We all have an interest in doing so in the interest of our society as a whole. And environmentalists have a narrower interest, we would suggest. If they ignore foreign tyrannies doing all the things they claim to hate, including geopolitical bullying to secure and use more fossil fuels, while condemning friendly and well-meaning jurisdictions for not being perfect, they put their own credibility severely at risk. And even when we think they’re wrong, we don’t want them to be stupid.
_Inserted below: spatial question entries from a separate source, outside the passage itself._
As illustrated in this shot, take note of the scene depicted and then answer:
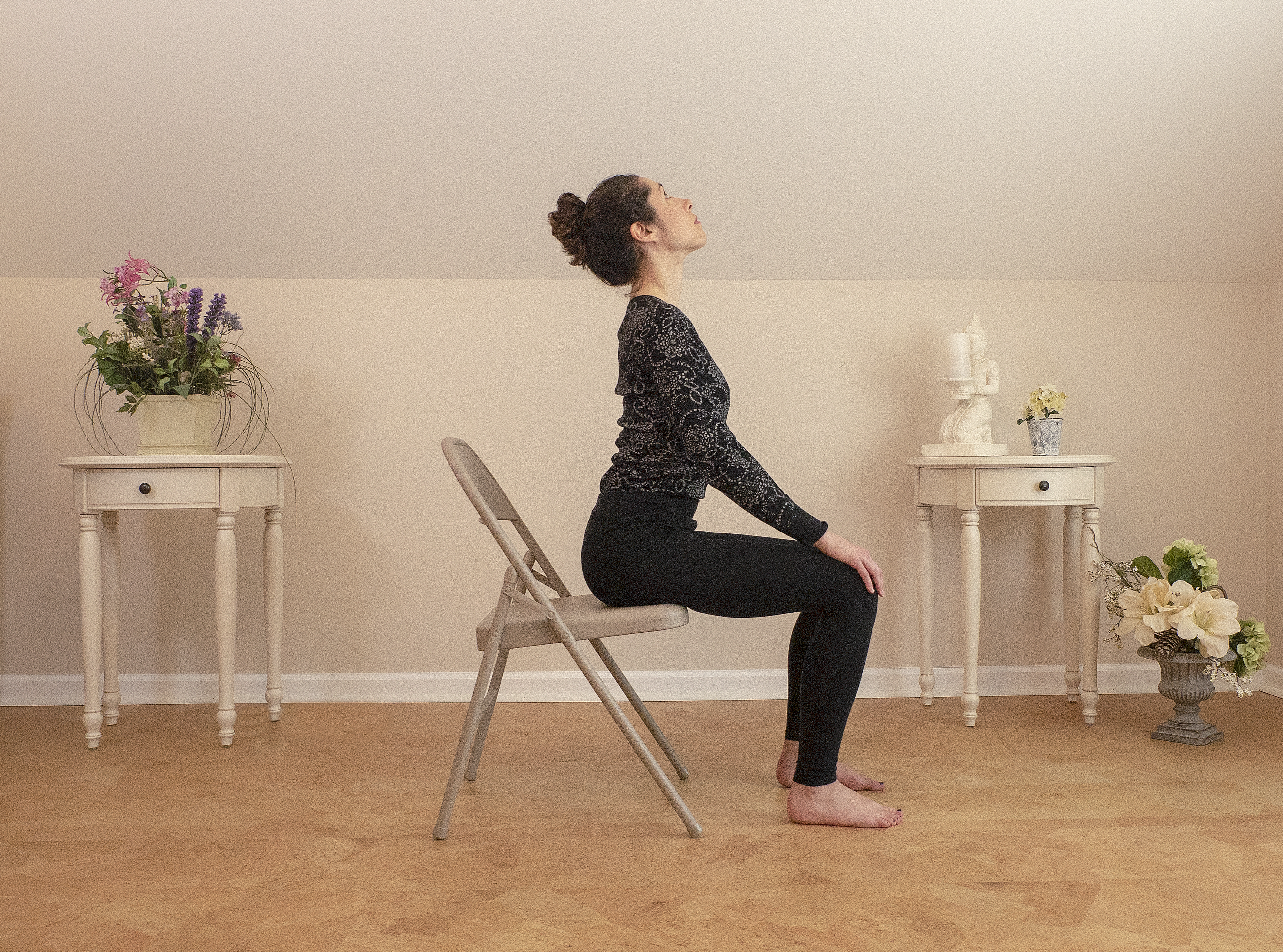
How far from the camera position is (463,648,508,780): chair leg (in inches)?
86.1

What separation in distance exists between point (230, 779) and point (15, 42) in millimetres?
2019

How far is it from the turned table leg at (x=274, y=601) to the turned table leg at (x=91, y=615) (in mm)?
427

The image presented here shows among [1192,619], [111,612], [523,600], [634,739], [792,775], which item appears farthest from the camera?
[111,612]

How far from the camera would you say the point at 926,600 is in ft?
10.2

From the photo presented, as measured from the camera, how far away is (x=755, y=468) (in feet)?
6.58

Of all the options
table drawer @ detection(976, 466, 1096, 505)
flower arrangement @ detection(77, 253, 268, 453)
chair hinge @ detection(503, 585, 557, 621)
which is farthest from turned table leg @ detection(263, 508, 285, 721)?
table drawer @ detection(976, 466, 1096, 505)

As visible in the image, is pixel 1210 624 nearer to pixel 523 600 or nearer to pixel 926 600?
pixel 926 600

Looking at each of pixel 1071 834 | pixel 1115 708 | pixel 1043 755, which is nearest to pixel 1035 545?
pixel 1115 708

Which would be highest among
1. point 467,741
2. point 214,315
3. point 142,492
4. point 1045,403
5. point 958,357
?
point 214,315

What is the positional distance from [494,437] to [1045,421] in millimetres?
1676

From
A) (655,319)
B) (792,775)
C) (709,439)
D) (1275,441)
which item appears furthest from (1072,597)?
(655,319)

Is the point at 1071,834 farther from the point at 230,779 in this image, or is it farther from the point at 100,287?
the point at 100,287

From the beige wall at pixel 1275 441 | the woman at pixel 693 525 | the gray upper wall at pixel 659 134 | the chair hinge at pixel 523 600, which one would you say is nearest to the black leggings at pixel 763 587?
the woman at pixel 693 525

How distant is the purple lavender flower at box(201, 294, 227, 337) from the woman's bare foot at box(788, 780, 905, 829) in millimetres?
2017
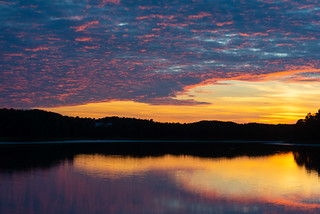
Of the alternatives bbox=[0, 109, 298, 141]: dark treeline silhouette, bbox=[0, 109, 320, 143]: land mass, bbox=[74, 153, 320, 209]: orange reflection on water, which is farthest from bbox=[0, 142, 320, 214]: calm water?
bbox=[0, 109, 298, 141]: dark treeline silhouette

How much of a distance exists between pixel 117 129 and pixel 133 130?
773 cm

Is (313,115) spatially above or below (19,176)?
above

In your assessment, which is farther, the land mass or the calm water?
the land mass

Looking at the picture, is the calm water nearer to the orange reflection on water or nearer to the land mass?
the orange reflection on water

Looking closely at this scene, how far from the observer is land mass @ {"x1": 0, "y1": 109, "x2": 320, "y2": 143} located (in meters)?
117

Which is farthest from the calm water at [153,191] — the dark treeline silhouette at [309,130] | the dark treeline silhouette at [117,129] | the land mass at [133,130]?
the dark treeline silhouette at [309,130]

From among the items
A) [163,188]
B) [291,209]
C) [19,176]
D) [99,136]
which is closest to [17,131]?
[99,136]

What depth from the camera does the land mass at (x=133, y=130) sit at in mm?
116625

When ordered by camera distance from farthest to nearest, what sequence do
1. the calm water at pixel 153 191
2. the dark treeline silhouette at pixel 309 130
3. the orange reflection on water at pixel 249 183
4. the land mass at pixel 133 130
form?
the dark treeline silhouette at pixel 309 130 → the land mass at pixel 133 130 → the orange reflection on water at pixel 249 183 → the calm water at pixel 153 191

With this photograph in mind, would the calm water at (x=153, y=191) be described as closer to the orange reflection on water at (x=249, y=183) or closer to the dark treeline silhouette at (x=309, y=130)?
the orange reflection on water at (x=249, y=183)

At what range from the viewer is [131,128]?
537 feet

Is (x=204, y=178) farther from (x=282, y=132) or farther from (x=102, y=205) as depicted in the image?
(x=282, y=132)

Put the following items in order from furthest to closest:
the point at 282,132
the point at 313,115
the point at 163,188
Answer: the point at 282,132 < the point at 313,115 < the point at 163,188

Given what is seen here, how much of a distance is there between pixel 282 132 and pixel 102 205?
558 ft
We want a good debate, with intelligence and integrity on both sides.

Ignoring China doesn’t get it done.

4 comments on “The Middle East is Red”

  1. stick to the climate discussion as your geopolitical analysis from pompeo's playbook puts your own credibility severely at risk. asian "foreign tyrannies" bullying for "world domination" against "friendly and well-meaning" western imperialists. what simplistic drivel. the threat to humanity of nuclear war is far greater than that of "climate change", yet you obediently pound pompeo's china-bashing war drums. you show neither the geopolitical intelligence nor integrity necessary for a good debate. i am unsubscribed and no longer recommend your organization to others, rather do i warn against you.

  2. dennis - If you want to disagree, state your case; give counter-evidence. If all you have is politically driven invective, good riddance. Please let the door hit you on the way out.

  3. Oh dear, wrong side of bed comes to mind and the use of capital letters seems to be a weak point, along with his inability to put his case across in a calm and logical manner.
    Personally I believe the "tit for tat" policy of having nuclear weapons on both sides will and does eliminate the threat to humanity.

  4. There has been no world wars since WW2 since, arguably, the proliferation of nuclear weapons - the deterrent of being wiped out if too aggresive seems to have dampened global ambitions. Mr. Dennis' simplistic argument, without addressing all of the points in the article, appears (at least to me) as a willful (or un-willful) blindness to the current existential threat demonstrated by the Chinese Communist Party.
    Sorry to see you go Mr. Dennis. I hope that the swinging door does not hit you too severely on the way out - and gone!